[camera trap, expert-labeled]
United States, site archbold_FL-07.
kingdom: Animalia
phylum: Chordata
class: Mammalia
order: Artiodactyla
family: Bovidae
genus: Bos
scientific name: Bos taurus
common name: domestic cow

Problem statement:
Restate word for word the lines running from the line that holds "phylum: Chordata" to the final line of the entries.

Response box:
phylum: Chordata
class: Mammalia
order: Artiodactyla
family: Bovidae
genus: Bos
scientific name: Bos taurus
common name: domestic cow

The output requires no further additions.